TASK INSTRUCTIONS:
Reproduce only the lines below from the line containing "Umangite is named" to the line containing "Home prices vs income", exactly as written, with both end lines kept. Omit the pictures.

RECORDED DATA:
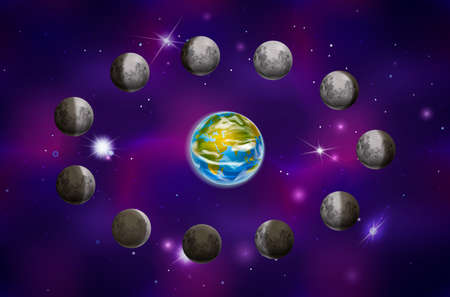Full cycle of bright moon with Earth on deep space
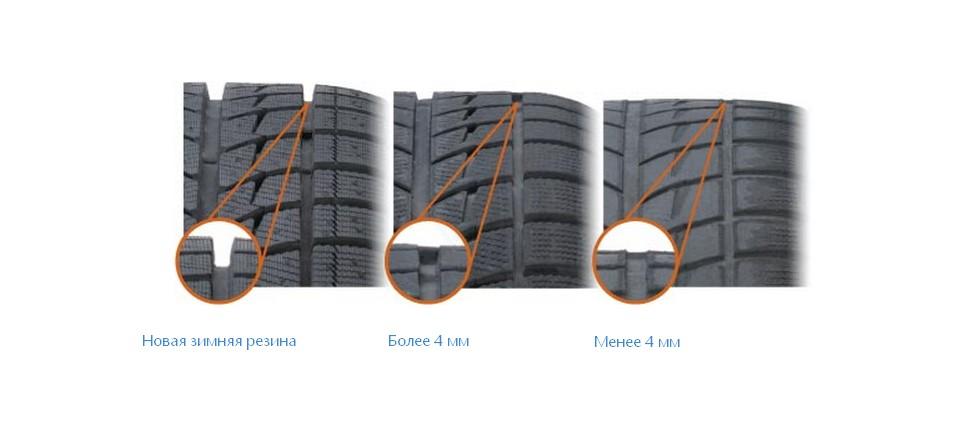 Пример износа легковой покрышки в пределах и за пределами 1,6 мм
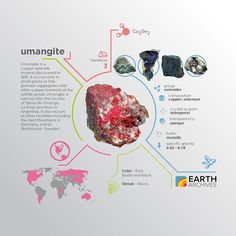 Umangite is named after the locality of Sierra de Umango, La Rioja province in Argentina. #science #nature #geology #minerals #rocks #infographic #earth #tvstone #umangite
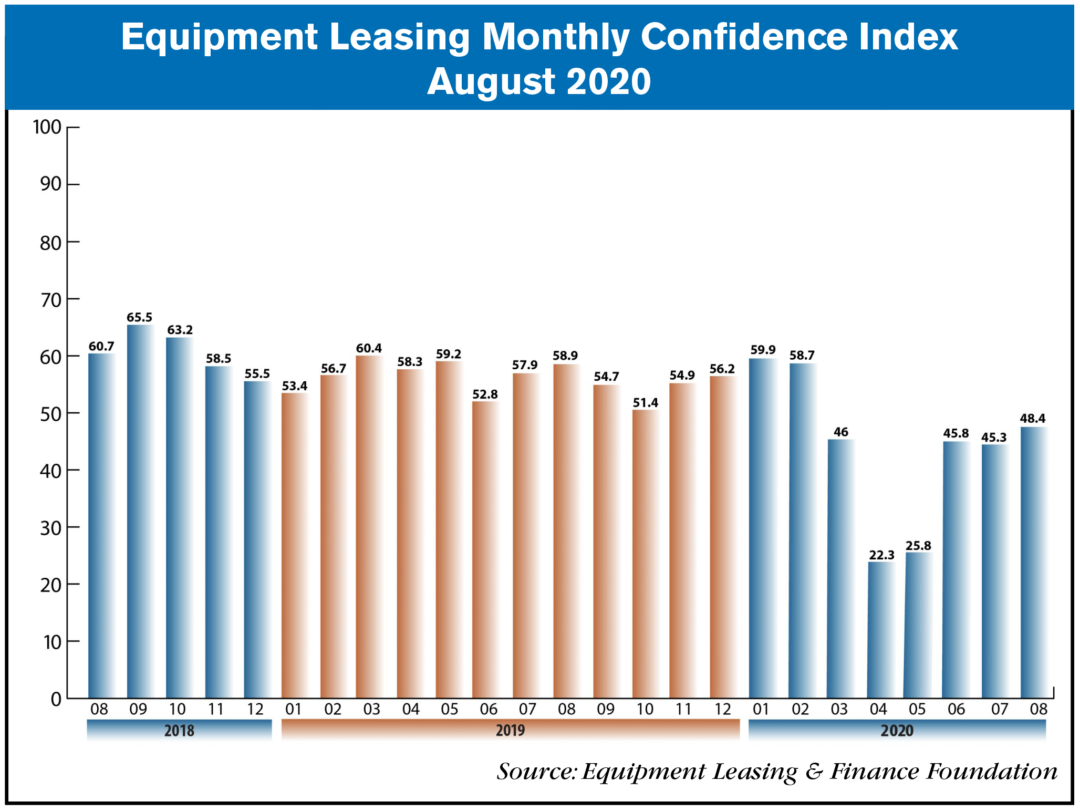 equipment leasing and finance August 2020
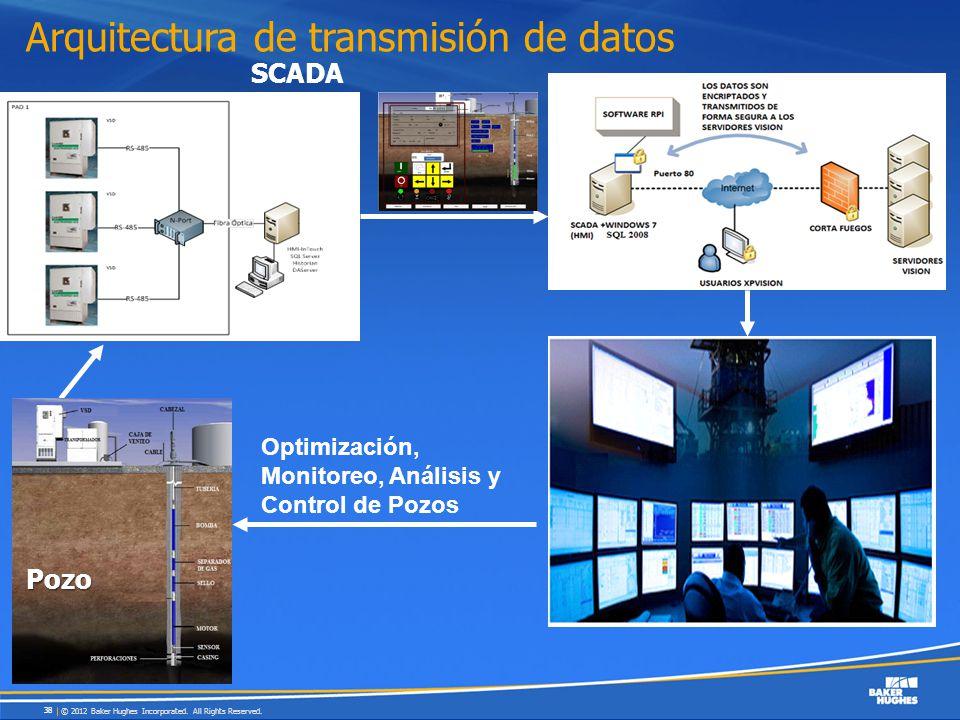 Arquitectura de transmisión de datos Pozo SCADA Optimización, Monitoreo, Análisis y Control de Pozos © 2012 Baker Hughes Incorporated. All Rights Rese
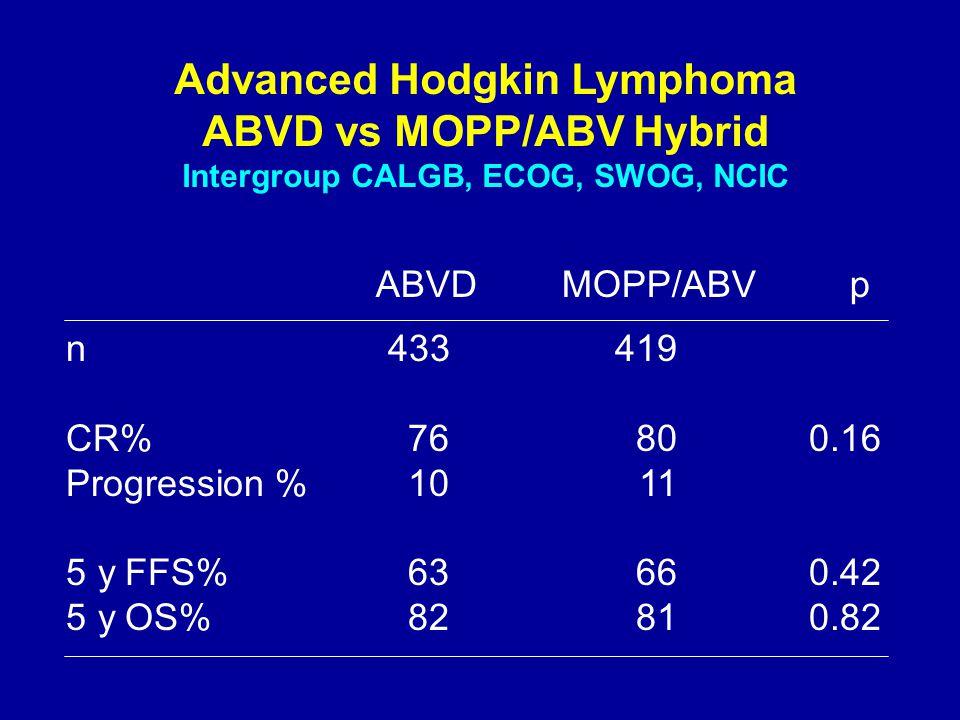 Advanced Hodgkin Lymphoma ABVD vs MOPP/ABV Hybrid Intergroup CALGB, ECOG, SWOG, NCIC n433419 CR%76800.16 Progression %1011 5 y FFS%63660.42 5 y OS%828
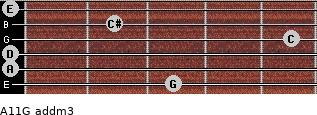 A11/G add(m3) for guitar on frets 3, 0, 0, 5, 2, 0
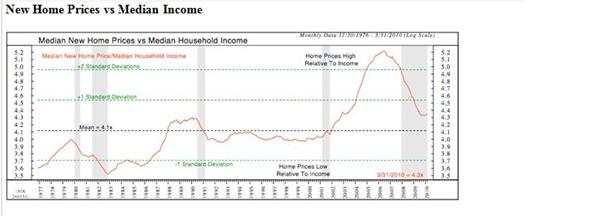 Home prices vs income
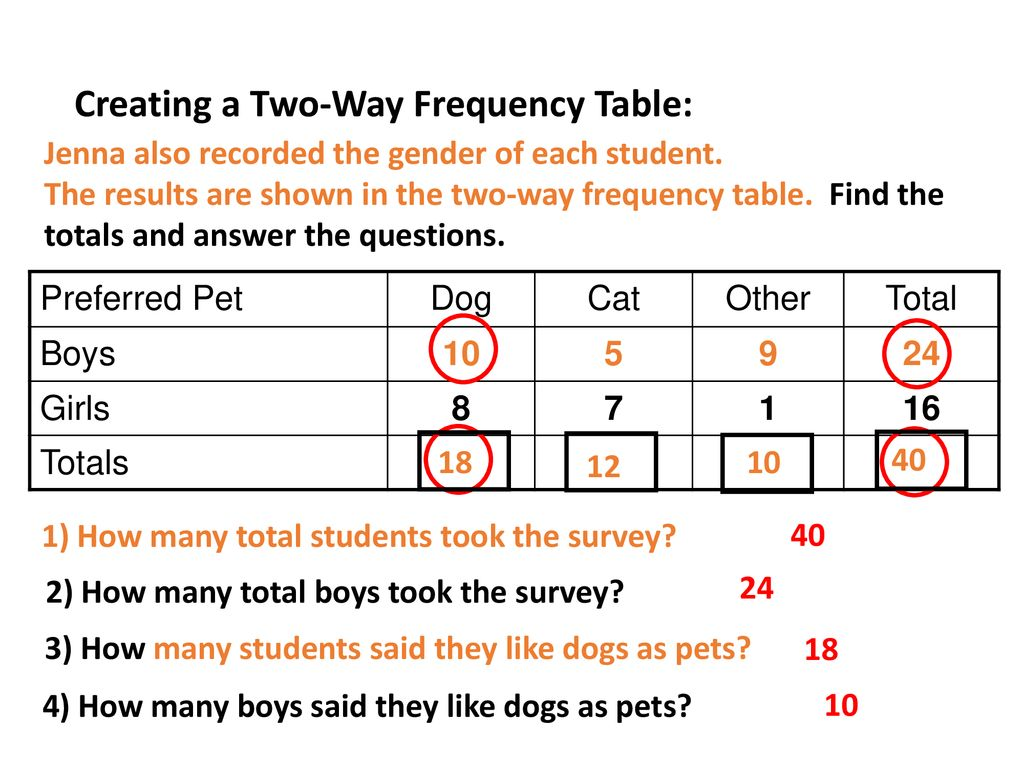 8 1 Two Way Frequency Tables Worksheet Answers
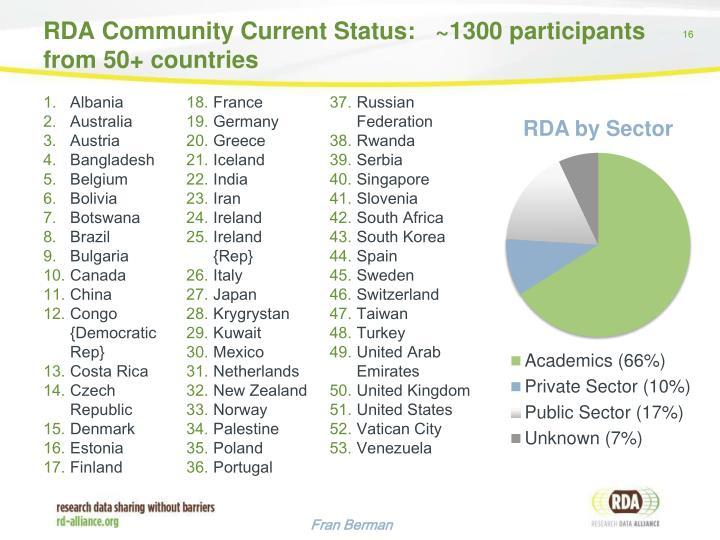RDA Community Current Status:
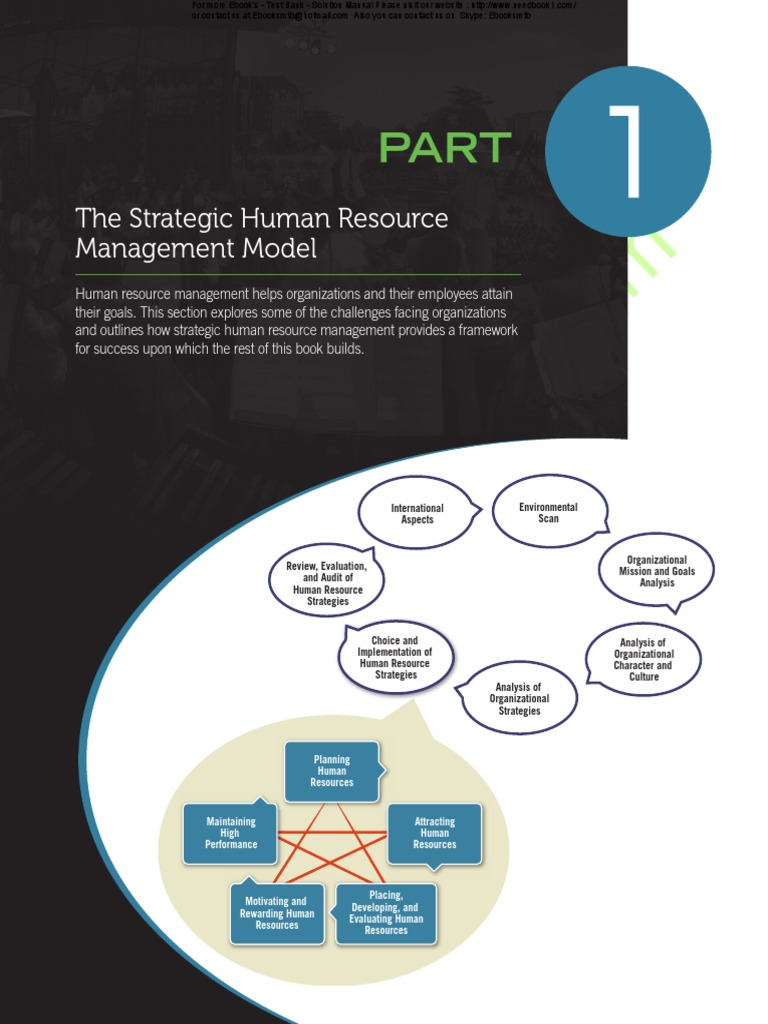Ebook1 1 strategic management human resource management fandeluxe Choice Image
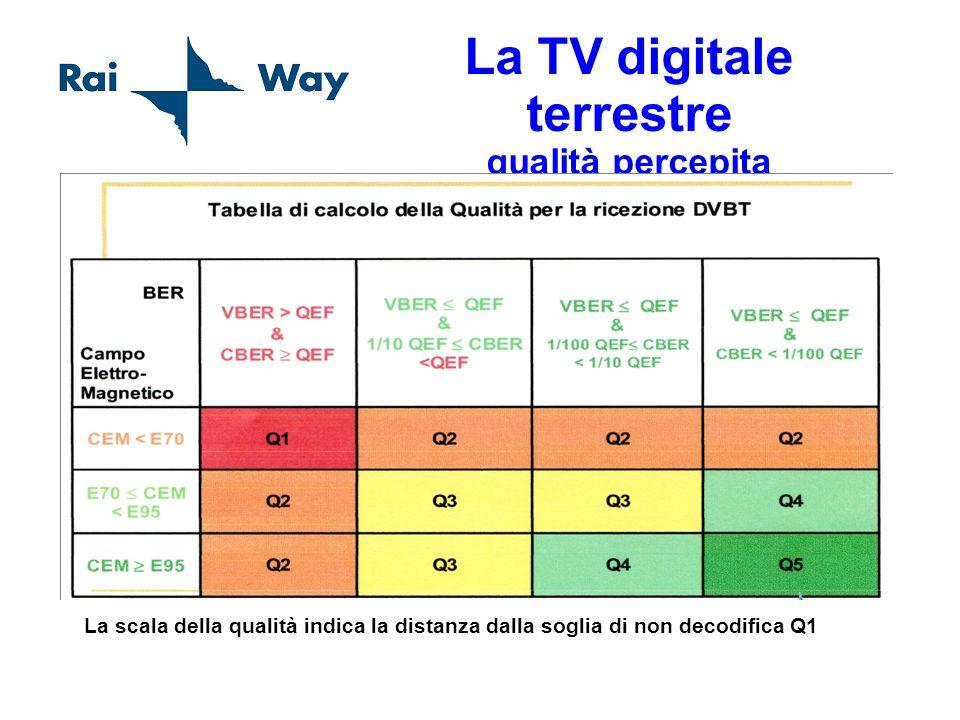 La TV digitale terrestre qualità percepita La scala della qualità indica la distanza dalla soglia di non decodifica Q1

TASK RESULT:
 Umangite is named after the locality of Sierra de Umango, La Rioja province in Argentina. #science #nature #geology #minerals #rocks #infographic #earth #tvstone #umangite
 equipment leasing and finance August 2020
 Arquitectura de transmisión de datos Pozo SCADA Optimización, Monitoreo, Análisis y Control de Pozos © 2012 Baker Hughes Incorporated. All Rights Rese
 Advanced Hodgkin Lymphoma ABVD vs MOPP/ABV Hybrid Intergroup CALGB, ECOG, SWOG, NCIC n433419 CR%76800.16 Progression %1011 5 y FFS%63660.42 5 y OS%828
 A11/G add(m3) for guitar on frets 3, 0, 0, 5, 2, 0
 Home prices vs income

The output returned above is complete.